_Required work_
Leaving out the pictures, reproduce each record exactly and in full.

_Dataset excerpts_
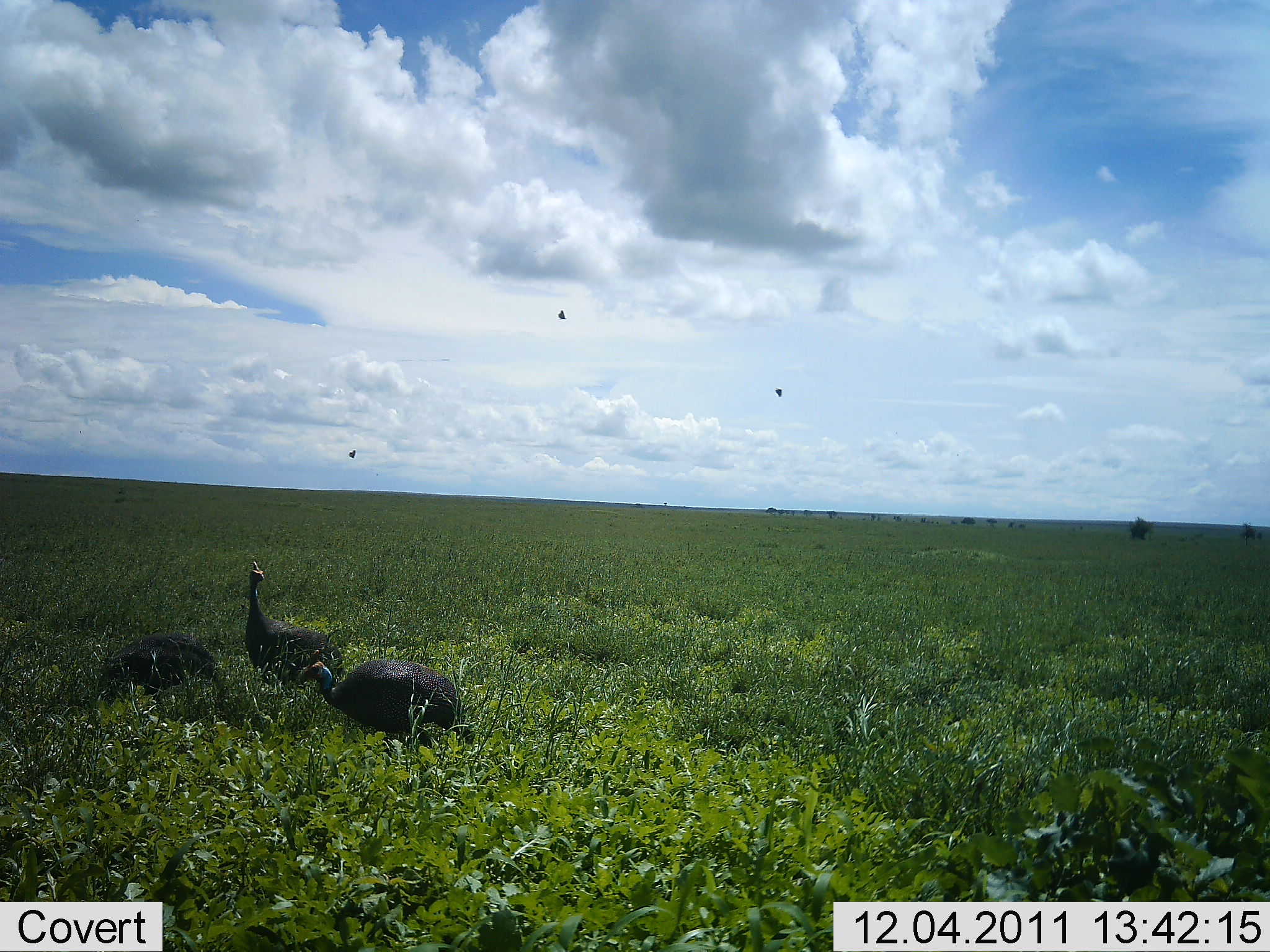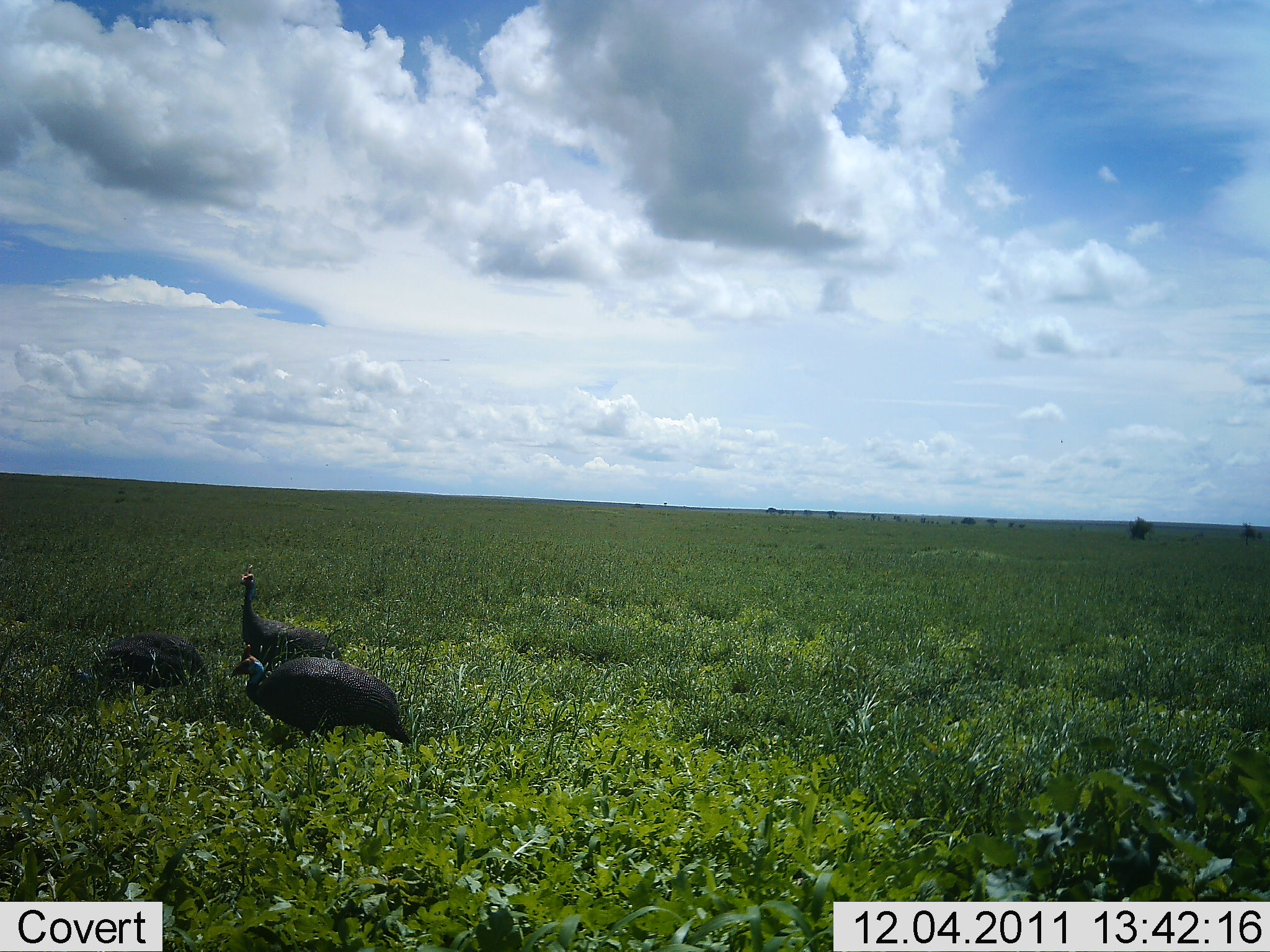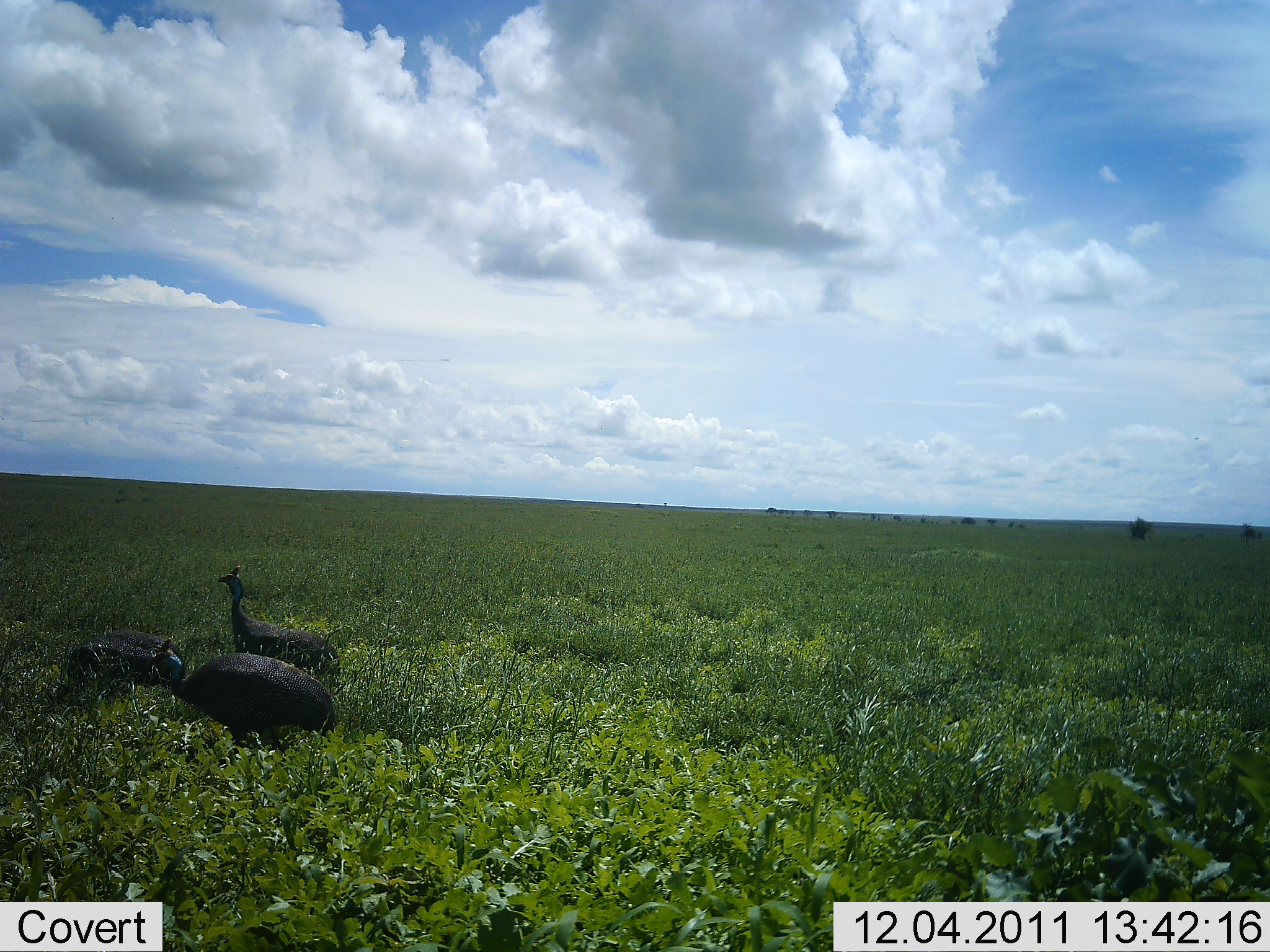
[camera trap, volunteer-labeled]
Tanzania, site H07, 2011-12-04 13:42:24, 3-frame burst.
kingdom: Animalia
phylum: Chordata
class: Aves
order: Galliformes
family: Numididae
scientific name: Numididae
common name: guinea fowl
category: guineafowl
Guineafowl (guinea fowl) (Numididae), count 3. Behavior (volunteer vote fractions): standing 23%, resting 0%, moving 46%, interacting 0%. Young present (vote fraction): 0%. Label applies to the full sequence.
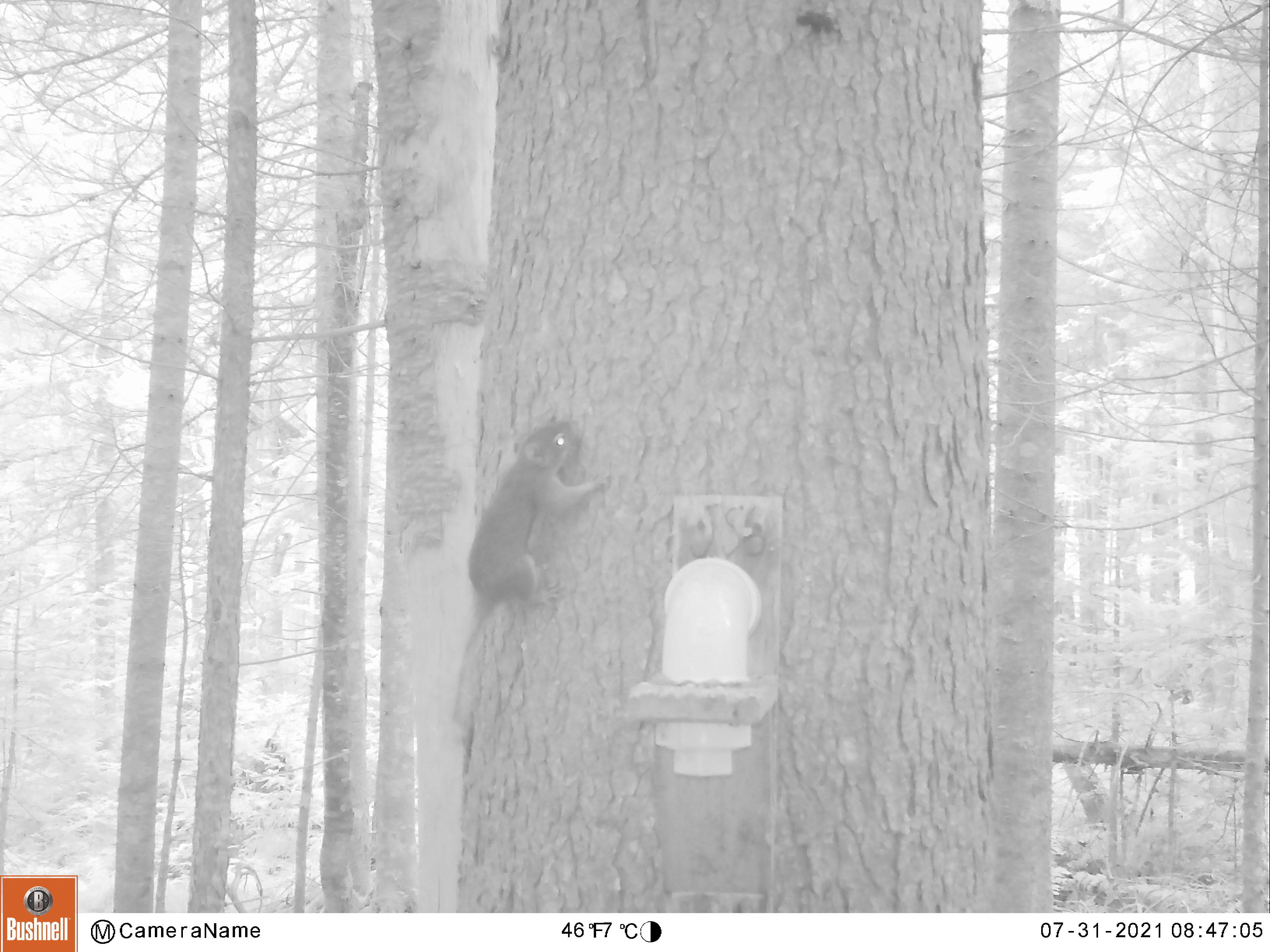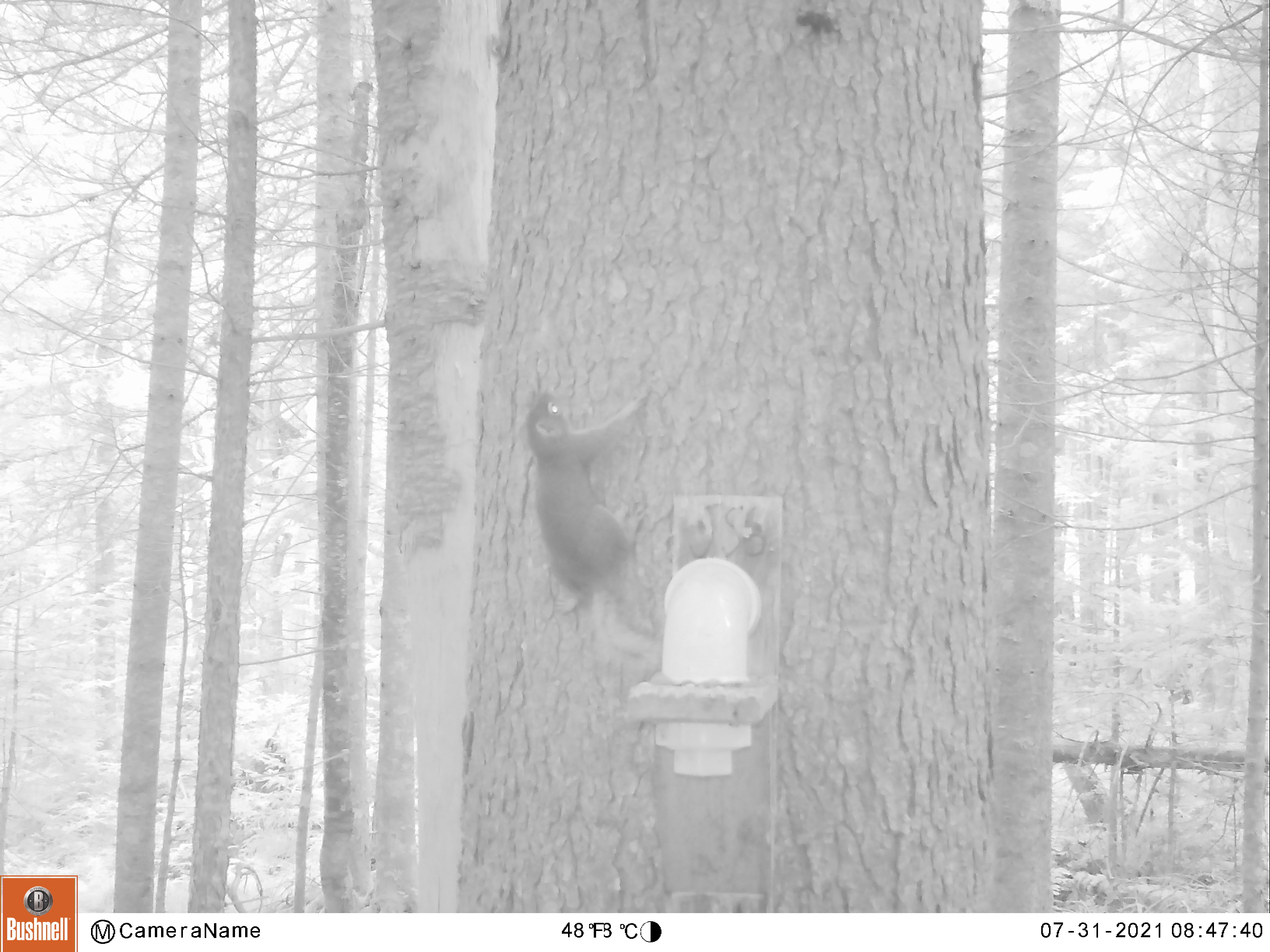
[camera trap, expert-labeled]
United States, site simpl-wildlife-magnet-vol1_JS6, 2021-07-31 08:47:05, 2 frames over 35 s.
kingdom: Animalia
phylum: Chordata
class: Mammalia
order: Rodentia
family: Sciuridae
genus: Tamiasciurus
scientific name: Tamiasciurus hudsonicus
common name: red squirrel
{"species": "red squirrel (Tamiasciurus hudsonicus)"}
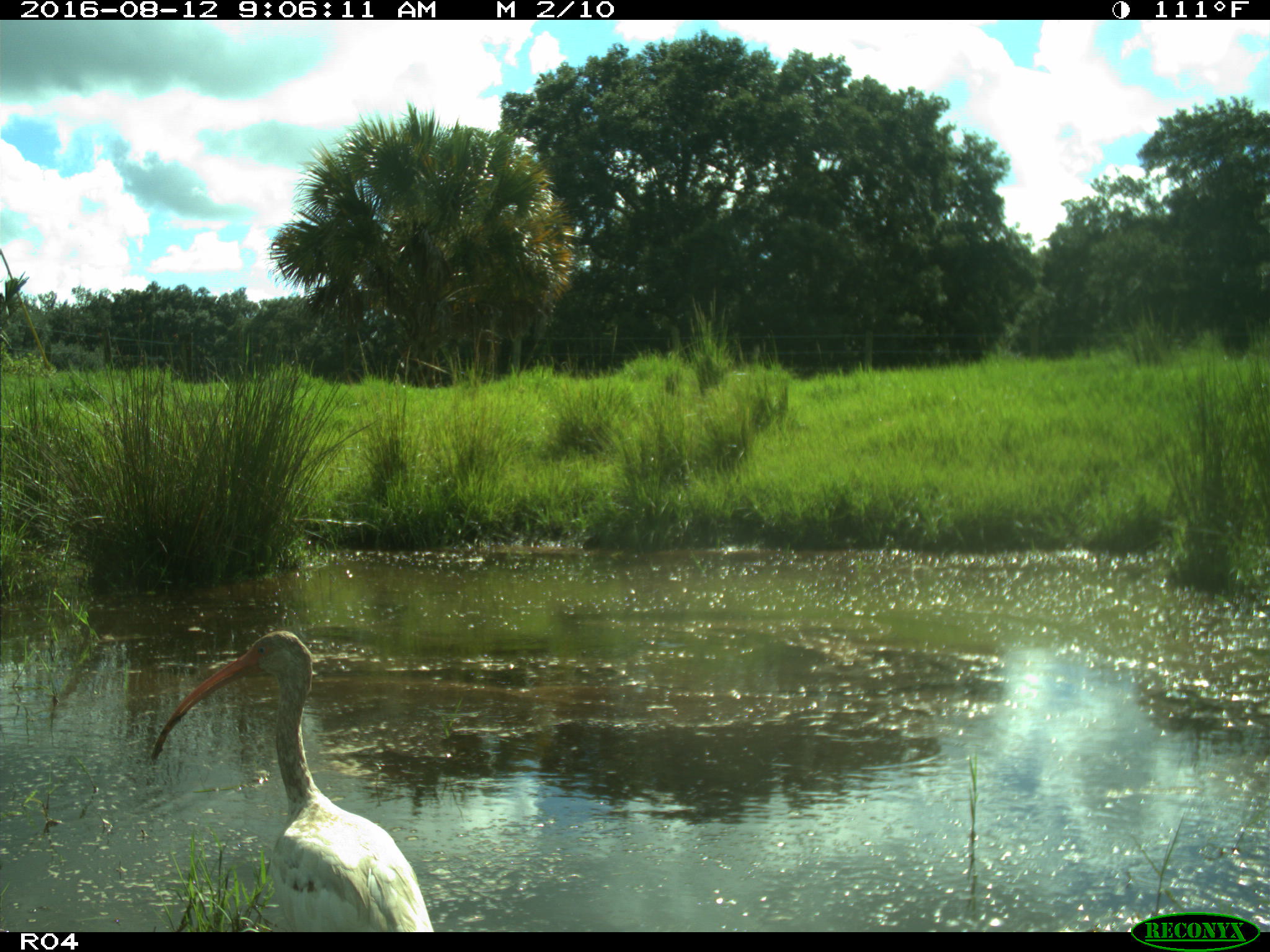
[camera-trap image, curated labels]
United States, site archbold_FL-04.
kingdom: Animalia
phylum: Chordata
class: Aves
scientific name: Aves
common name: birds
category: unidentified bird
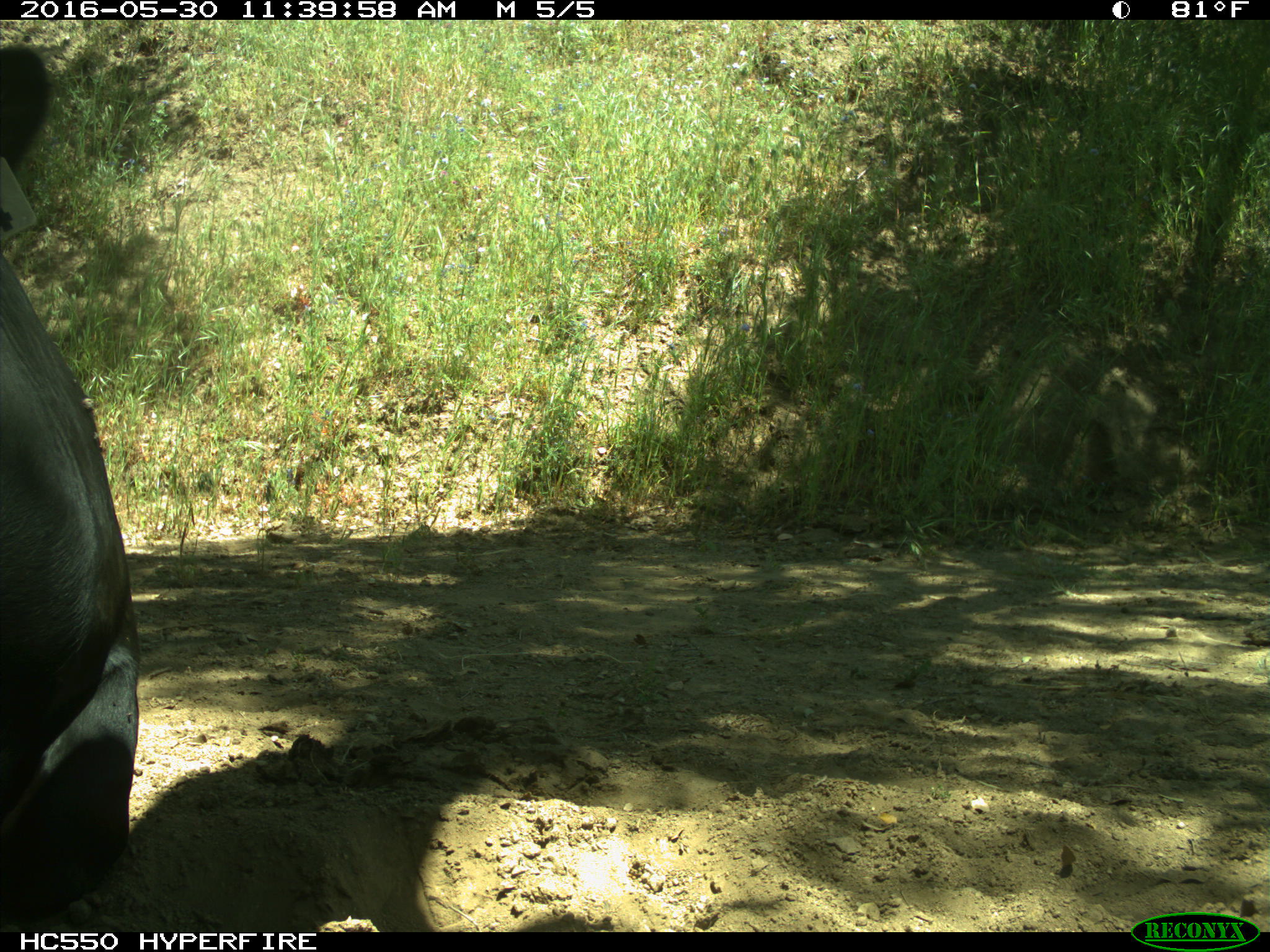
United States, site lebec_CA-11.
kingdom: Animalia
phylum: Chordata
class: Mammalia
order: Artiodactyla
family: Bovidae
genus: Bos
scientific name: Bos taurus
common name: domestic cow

_The completed task_
[camera trap, volunteer-labeled]
Tanzania, site H07, 2011-12-04 13:42:24, 3-frame burst.
kingdom: Animalia
phylum: Chordata
class: Aves
order: Galliformes
family: Numididae
scientific name: Numididae
common name: guinea fowl
category: guineafowl
Guineafowl (guinea fowl) (Numididae), count 3. Behavior (volunteer vote fractions): standing 23%, resting 0%, moving 46%, interacting 0%. Young present (vote fraction): 0%. Label applies to the full sequence.
[camera trap, expert-labeled]
United States, site simpl-wildlife-magnet-vol1_JS6, 2021-07-31 08:47:05, 2 frames over 35 s.
kingdom: Animalia
phylum: Chordata
class: Mammalia
order: Rodentia
family: Sciuridae
genus: Tamiasciurus
scientific name: Tamiasciurus hudsonicus
common name: red squirrel
{"species": "red squirrel (Tamiasciurus hudsonicus)"}
[camera-trap image, curated labels]
United States, site archbold_FL-04.
kingdom: Animalia
phylum: Chordata
class: Aves
scientific name: Aves
common name: birds
category: unidentified bird
United States, site lebec_CA-11.
kingdom: Animalia
phylum: Chordata
class: Mammalia
order: Artiodactyla
family: Bovidae
genus: Bos
scientific name: Bos taurus
common name: domestic cow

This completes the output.